• SUPPLIED PASSAGE
David Wright put the Mets in front with a 2-run homer in the 1st, and Dillon Gee was sharp, ending the 7th with his 99th pitch to escape his only real jam. Not long before, broadcaster Gary Cohen remarked that Terry Collins has accepted that Gee for now is a 100-pitch guy. But there he was to start the 8th, walking Lorenzo Cain on 5 pitches — his 4th walk in 12 PAs past 100 pitches this year, to go with 3 hits and a HR. Scott Rice came on and clipped Alex Gordon with his first pitch, and two groundouts brought a run to cut the lead in half.

Gee leads the Mets with 5 sac bunts, but in both the 2nd and 4th, he failed to lay it down with 2 on, 1 out, and they left 5 on base in those two tries. A 1-2-3 home 8th made 13 of the last 14 retired, giving the fill-in closer David Aardsma no margin for error, and although he’s done that job well in the past, he seemed a little edgy with the slim cushion. Aardsma got two quick strikes on pinch-hitter Miguel Tejada, but buried two sliders in the dirt, offering little temptation. The next one had to be a strike, and Tejada banged it off the wall in left-center. Eventually, with bases loaded, he hung a 1-2 slider to Cain and was lucky that it only brought the tying run on a sac fly.

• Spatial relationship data
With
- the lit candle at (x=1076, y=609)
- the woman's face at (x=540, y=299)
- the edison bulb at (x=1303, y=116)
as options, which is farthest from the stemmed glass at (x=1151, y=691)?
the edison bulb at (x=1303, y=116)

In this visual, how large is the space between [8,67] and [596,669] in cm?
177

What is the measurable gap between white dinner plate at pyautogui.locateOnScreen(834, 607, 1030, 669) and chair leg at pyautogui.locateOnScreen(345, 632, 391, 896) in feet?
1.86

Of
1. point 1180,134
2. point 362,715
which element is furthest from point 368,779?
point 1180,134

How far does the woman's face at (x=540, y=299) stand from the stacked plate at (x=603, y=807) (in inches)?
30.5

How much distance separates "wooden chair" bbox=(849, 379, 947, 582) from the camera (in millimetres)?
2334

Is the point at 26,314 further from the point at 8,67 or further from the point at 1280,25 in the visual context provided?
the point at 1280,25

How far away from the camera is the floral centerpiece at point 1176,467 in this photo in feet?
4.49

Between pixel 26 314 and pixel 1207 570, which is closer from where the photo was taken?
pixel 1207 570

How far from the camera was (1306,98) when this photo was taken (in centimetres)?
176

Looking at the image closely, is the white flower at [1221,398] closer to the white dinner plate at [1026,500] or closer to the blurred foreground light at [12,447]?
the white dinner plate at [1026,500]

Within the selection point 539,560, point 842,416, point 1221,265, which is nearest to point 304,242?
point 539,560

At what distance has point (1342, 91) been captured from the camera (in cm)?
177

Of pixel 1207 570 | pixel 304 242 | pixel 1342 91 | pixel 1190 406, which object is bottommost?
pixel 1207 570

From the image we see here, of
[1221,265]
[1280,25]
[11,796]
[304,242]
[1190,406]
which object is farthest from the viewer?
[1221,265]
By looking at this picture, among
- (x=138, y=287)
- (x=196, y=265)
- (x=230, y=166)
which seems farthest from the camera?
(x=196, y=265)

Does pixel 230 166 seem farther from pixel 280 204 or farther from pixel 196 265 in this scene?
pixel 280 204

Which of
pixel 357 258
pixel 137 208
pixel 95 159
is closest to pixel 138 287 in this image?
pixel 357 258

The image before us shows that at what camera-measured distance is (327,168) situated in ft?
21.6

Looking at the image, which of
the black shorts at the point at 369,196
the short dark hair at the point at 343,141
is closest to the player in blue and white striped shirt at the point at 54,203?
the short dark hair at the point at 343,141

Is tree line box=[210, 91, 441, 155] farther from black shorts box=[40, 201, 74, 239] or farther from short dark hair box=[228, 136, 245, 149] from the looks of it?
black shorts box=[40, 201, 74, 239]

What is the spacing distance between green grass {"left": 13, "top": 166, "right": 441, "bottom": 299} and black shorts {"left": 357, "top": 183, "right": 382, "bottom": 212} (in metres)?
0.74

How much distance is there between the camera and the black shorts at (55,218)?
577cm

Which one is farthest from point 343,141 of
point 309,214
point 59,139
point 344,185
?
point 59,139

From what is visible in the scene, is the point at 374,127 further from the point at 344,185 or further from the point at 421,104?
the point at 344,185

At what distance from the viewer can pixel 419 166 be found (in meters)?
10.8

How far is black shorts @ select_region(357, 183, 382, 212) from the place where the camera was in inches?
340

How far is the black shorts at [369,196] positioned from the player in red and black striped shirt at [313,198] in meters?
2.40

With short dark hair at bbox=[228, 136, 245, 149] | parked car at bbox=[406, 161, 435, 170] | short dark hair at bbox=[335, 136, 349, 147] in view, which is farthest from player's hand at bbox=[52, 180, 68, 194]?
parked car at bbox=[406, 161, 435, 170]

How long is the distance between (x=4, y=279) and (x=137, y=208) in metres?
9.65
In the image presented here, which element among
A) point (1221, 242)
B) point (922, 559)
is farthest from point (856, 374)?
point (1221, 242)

• REQUIRED ACTIONS
**A.** According to the Mets game recap, what did David Wright do in the 1st inning?
**B.** Extend the Mets game recap past its last sentence.

• OUTPUTS FOR THE TASKS
**A.** He hit a 2-run homer that put the Mets in front.

**B.**
Ike Davis roped a double leading off the home 9th, his third line-drive hit and 4th time on base, and a bunt put a man on 3rd with 1 out. But PH Justin Turner had an awful time at bat, going down on three quick sliders from Aaron Crow, the last two check-swing bouncers. Juan Lagares battled with 2 strikes, but grounded out. Failing to win it there brought dire consequences far beyond the game’s outcome.

Wright led off the 10th with a grounder over the mound, and he put his tender hamstring to the test trying for the hit. He wound up safe when the throw sailed high, but two steps before he hit the bag, we all knew he’d pulled it, and he limped off the field. The prognosis awaits tomorrow’s MRI, but 3 weeks minimum is a good guess, and there’s no reason to push for an early return. (The inning would present another chance with 1 out, man on 3rd, which died in John Buck’s DP, capping his 0-for-5.)

  • I cheered the rebuilding trades of Carlos Beltran and R.A. Dickey, so why am I so glad they didn’t deal 35-year-old Marlon Byrd for whatever he could bring? It’s simple: I watch the Mets, and Marlon makes them much more watchable. There was no offer remotely like a Wheeler or a D’Arnaud, and in the midst of a 5th straight losing season, I value the pleasure of watching Byrd more than the hope represented by a fringe prospect.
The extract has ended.